A Rational Approach to XML Robustness Requirements
Rick Jelliffe
ricko@topologi.com
24/02/2002
XML 1.0's success and widespread adoption is in large part because
it solves a problem that no other technology has: it makes the character
set problem go away.
XML 1.0 solves the character set problem by adopting three measures:
- It adopts Unicode as its document character set.
- It allows any encoding, and requires the encoding be labelled (or defaulted).
- It provides error-detection mechanisms for mislabelled encodings,
as part of well-formedness
The last of these measures is not well-recognized. Yet it provides a
check which gives XML 1.0 a fundamental robustness. The measures
are integrated: use a different character set than Unicode, and coverage
is compromise; allow guessing of encodings, and fragility is increased; provide
no error-checking, and fragility is also increased. The XML 1.1 discussions
have brought this issue more to light.
The error-detection mechanisms in XML are three:
- The behaviour when an infeasible codepoint or transition in the incoming
codes is found is specified.
- The Unicode characters allowed in a document are restricted..

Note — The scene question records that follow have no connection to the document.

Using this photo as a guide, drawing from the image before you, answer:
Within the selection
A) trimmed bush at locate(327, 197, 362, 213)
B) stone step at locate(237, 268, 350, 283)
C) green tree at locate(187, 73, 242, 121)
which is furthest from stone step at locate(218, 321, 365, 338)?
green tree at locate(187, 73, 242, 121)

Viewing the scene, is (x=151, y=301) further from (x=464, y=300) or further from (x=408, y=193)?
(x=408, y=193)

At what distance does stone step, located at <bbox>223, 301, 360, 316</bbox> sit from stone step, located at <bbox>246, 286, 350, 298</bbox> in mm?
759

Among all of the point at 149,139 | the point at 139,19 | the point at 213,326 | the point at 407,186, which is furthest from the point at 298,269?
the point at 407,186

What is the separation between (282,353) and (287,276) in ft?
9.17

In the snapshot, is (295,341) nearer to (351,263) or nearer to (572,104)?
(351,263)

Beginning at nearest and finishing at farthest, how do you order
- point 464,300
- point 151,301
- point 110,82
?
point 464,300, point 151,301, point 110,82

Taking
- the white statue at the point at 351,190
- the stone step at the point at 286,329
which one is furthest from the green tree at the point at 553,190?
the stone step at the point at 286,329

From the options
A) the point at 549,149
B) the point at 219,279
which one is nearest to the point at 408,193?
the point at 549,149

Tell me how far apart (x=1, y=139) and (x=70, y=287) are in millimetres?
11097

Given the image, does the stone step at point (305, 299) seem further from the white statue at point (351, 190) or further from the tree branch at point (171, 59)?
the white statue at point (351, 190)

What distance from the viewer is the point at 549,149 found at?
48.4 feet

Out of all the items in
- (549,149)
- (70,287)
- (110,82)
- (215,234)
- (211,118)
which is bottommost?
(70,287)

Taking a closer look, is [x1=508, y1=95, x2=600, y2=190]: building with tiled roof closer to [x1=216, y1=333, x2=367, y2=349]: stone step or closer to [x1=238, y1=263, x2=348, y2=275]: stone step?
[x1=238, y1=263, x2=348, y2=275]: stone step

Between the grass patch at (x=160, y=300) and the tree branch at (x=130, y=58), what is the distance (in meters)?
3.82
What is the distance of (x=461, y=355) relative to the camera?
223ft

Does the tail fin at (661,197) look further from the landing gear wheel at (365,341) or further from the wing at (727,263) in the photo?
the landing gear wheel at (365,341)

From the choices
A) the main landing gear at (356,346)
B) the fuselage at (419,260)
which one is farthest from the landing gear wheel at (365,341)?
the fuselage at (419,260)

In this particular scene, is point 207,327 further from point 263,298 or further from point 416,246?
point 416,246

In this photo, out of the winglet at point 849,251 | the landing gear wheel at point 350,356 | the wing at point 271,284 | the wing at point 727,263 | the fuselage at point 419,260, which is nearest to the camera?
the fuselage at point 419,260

- The Unicode characters allowed in XML names are restricted.
The particular policies in place for XML 1.0 for using these mechanisms
are:
- A trancoding error is fatal. However, in many important cases (for
example, between the ISO 8859-n family) this will catch no errors. Furthermore,
many and perhaps most existing transcoder libraries silently strip out infeasible
code sequences. Furthermore, the requirement to fail at encoding errors
was only clarified as part of XML 1.0 second edition, so even where transcoding
libraries could flag an error, deployed implementations could have chosen
to continue processing.
- Only a small selection of document characters are restricted: in particular
the C0 range.
- A large selection of characters are restricted from use as names.
In this note, I will not deal with other important considerations relevant
to characters in XML: that there are accessibility considerations which legitimize
banning symbol characters that have no pronunciation (i.e. in any particular
locale); that the character U+0000 will cause problems in zero-terminated
strings; that MIME requirements for "textual" content means that control
characters are inappropriate for use in text/* documents; etc.
Instead, I want to provide additional information to help guage the effectiveness
of XML's current error-detection mechanisms, and to see if this information
allows us to come up simpler rules which give nearly as useful coverage.
Probability
Before starting, it is useful to consider that statistical methods are the
basis of much quality assurance and quality control. Even in data communications,
probability plays a role: for example, the Cyclic Redundancy Check on Internet
protocols and other checksums are not 100% reliable.
However, they do not need to be; foremost, because if the possibility of
an error in one sample is e/t, the possibility that n samples will not detect
the error are (t-e)^n/t^n.
There are two rational approaches to error-detection policy in XML:
- Restrict characters to the smallest possible number, based on Unicode
properties. This gives the maximum possible number of redundant characters.
For names, this is the current policy in XML 1.0.
- Enumerate and analyze the most common possible classes of transcoding
errors, and determine whether the natures of the codes themselves allow effective
rules to be formulated to detect errors. That is the approach in this note.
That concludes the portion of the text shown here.